What does the research say about online discussions?

With new and emerging educational technologies, we often wonder how much it helps with student learning.  Online discussion boards have been a research topic for over two decades.  And all of that research seems to converge on one idea: Online, asynchronous discussions are incredibly valuable, even better than face-to-face in some aspects of the discussion, but the effectiveness of these discussions are tied to how well instructors facilitate online discussions.

The specific advantages of online, asynchronous discussions are:

  • increased student collaboration.
  • increased student participation in discussions.
  • better or more opportunities for reflection and peer review.
  • individualized instruction via instructor feedback.
  • more structure.
  • more time to think before giving a response.

Online interaction is more meaningful when instructors and students use the online learning platform (in our case Blackboard) as an extension of the classroom.  Instructors and students report that asynchronous discussions are more mindful, democratic, equitable, and reflective.  In addition, research suggests that online discussions support experimentation and divergent thinking.

There is a downside to online, asynchronous discussions, though.  Online discussions tend to rely on students understanding the content, and face-to-face instruction provides immediate feedback and correction of student understanding of concepts.  Online discussions assume that students have a certain level of critical thinking skills.  We often forget that students need to be taught how to think critically, so discussion boards can fall flat when students do not have critical thinking skills.

But we can do something about these two issues.  Instructors should use class time to address both of the issues mentioned above and model what a good discussion looks like.  For example, you can use class time to lecture (if you’re concerned about students understanding content), go over any questions regarding content in class, and engage in the deeper conversation online.  In addition, instructors should go over expectations their for online discussions.  This would be a great time to model what a great discussion board post looks like.

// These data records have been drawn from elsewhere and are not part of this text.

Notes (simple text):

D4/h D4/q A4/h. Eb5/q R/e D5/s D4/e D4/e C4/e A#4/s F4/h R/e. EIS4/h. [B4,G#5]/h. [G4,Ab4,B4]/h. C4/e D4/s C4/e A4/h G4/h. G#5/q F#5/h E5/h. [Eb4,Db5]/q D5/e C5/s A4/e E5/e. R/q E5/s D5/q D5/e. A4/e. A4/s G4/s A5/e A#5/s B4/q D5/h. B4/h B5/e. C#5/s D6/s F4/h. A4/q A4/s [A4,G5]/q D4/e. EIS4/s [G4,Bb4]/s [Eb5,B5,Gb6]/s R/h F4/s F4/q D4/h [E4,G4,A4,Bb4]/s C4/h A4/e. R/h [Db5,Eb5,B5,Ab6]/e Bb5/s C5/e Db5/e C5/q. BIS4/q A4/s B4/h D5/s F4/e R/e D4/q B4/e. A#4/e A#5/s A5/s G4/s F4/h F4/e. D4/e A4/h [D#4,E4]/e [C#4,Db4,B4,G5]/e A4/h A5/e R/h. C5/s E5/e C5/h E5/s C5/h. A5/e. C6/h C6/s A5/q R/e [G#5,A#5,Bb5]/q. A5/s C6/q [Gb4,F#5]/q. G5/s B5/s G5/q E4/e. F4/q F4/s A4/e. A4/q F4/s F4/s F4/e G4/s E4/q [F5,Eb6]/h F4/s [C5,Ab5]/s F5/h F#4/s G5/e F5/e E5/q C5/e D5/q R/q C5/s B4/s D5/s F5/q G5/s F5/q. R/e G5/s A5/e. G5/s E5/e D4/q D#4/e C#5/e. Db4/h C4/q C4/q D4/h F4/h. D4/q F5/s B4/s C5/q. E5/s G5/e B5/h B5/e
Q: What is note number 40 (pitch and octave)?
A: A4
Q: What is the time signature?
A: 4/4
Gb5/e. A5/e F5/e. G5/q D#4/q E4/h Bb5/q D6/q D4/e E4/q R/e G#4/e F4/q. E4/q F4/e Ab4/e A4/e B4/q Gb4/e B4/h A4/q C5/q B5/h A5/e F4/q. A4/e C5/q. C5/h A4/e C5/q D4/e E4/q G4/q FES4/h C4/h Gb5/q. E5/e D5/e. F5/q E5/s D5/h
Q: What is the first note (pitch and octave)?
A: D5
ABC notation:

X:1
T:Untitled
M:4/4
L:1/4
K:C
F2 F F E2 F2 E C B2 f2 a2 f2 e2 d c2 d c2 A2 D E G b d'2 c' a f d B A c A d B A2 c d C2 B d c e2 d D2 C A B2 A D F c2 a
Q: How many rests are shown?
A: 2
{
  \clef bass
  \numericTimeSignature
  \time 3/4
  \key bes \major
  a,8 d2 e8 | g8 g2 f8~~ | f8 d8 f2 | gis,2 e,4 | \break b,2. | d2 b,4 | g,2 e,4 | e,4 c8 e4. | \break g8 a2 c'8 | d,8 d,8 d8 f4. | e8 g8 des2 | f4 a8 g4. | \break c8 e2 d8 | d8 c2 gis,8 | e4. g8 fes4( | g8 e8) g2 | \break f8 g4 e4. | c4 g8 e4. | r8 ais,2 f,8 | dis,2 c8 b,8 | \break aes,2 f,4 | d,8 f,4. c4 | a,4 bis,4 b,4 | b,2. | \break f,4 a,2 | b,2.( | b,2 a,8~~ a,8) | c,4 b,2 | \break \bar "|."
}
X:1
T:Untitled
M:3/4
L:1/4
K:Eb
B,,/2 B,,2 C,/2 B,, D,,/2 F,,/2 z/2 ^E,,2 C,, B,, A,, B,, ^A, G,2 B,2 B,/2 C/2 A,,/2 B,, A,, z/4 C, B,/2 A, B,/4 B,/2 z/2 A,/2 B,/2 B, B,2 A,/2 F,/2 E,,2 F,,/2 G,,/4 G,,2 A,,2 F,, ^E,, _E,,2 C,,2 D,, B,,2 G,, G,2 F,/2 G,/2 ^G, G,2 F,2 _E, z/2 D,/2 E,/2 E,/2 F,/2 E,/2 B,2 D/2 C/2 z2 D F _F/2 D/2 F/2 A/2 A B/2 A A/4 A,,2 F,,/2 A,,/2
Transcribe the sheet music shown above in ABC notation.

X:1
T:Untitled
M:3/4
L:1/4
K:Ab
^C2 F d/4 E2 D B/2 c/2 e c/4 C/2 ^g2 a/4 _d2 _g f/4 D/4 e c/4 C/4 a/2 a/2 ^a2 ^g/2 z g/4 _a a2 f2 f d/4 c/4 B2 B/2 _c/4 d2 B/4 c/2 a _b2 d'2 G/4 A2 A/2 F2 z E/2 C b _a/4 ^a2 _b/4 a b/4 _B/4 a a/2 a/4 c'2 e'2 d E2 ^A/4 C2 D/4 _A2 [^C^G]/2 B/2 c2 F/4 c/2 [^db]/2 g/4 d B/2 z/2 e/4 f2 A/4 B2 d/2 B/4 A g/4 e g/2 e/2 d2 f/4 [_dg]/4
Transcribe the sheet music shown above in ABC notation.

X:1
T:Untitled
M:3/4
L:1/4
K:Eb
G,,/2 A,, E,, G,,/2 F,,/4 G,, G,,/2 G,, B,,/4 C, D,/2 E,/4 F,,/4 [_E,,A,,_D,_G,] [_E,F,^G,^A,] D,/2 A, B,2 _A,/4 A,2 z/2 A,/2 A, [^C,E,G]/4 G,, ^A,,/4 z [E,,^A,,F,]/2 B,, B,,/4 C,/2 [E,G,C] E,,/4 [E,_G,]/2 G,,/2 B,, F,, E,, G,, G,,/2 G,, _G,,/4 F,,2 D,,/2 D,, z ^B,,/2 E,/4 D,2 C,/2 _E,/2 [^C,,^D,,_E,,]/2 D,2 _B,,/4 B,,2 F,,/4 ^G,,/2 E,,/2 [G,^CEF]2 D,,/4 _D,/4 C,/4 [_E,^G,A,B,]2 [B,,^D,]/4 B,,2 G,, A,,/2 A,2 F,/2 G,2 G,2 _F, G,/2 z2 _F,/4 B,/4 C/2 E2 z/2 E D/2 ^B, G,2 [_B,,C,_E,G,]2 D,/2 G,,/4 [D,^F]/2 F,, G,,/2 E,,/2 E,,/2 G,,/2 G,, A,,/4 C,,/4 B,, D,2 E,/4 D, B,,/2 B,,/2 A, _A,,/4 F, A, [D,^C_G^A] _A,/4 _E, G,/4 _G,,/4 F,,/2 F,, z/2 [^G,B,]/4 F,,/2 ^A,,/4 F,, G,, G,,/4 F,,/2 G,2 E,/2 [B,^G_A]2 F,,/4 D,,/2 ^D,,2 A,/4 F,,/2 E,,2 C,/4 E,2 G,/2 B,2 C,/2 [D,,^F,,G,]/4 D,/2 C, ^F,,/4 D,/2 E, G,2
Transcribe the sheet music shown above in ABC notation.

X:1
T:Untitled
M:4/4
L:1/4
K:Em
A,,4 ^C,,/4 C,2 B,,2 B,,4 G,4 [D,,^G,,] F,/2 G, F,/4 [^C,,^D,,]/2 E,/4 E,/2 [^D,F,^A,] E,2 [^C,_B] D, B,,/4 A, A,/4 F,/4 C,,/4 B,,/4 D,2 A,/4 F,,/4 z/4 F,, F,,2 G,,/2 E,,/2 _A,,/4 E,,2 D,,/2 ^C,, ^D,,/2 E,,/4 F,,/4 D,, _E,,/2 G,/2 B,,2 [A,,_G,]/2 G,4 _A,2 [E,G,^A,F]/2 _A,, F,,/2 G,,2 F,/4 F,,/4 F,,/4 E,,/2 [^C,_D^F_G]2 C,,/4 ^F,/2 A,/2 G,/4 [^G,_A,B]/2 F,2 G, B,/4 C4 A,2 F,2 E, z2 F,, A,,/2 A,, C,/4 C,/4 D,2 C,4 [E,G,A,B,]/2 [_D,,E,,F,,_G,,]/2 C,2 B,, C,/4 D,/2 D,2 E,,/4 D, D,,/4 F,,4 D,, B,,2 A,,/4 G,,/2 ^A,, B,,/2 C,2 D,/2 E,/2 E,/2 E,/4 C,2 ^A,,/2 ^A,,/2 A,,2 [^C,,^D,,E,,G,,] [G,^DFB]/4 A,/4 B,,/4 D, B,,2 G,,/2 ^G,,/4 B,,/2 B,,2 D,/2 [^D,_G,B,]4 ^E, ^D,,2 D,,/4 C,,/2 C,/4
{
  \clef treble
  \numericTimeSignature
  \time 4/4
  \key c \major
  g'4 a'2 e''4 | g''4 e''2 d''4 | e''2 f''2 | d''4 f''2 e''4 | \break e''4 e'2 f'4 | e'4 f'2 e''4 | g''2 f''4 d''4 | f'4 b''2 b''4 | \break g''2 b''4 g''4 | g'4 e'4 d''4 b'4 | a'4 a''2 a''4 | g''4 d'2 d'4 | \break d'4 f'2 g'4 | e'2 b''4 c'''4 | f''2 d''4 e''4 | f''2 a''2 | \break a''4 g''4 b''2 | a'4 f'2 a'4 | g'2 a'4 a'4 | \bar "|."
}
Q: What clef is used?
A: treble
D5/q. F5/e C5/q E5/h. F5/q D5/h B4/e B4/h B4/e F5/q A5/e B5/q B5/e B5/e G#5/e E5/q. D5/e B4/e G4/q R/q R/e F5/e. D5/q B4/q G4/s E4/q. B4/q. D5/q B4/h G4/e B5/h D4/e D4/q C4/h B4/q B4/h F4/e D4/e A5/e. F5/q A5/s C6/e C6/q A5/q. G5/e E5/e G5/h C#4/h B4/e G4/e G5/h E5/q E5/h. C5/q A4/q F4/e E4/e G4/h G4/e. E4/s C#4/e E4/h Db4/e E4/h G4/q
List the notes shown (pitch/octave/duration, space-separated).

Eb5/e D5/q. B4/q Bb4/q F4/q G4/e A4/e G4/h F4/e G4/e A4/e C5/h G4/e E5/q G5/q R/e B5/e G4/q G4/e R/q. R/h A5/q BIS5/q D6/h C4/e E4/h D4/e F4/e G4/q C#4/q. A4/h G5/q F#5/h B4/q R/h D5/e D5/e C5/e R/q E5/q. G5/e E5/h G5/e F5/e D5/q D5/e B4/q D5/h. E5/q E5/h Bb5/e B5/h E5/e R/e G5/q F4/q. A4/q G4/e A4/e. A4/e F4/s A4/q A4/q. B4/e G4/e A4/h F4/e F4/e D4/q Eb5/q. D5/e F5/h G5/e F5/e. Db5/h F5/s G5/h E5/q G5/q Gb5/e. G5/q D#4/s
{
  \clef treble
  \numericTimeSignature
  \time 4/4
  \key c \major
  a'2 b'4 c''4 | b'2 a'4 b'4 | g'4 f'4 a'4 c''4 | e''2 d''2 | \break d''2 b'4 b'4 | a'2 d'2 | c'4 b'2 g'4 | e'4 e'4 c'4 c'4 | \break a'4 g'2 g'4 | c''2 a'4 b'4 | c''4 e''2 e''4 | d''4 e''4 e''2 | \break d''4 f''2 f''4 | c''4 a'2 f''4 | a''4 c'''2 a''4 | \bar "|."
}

So if online discussions are valuable only when instructors become good at facilitating, how do we become good online discussion facilitators?  Researchers have come up with a list of instructor must do’s when facilitating online discussions.  According to the research, instructors should:

  • Maintain the focus of the discussion and keep the discussion “intellectually responsible.”  This means that instructors should be helping students stay on task and on topic, and instructors should be coaching students into writing responses that are intellectually stimulating and engaging.
  • Stimulate the discussion.  When discussions start to fall flat, a good facilitator steps in and revs the discussion back up.  That could mean posing a follow up question.
  • Hold students accountable for participation.  The simplest way to hold students accountable is to make online discussions worth a percentage of a course.  But instructors should also be reading students’ posts and responding in some way.  Students need to know that you’re reading their posts, i.e. you need to maintain a teaching presence inside of the discussion board.
  • Write discussion board questions that require students to use higher order thinking skills.  Good facilitators ask questions that allow for a variety of responses and opportunities for deep discussion.
  • Provide direction and feedback in what needs to be done.
  • Structure learning through purposeful course design.  Everything you do in the discussion board should be meaningful to the students and the course and leads to opportunities for learning.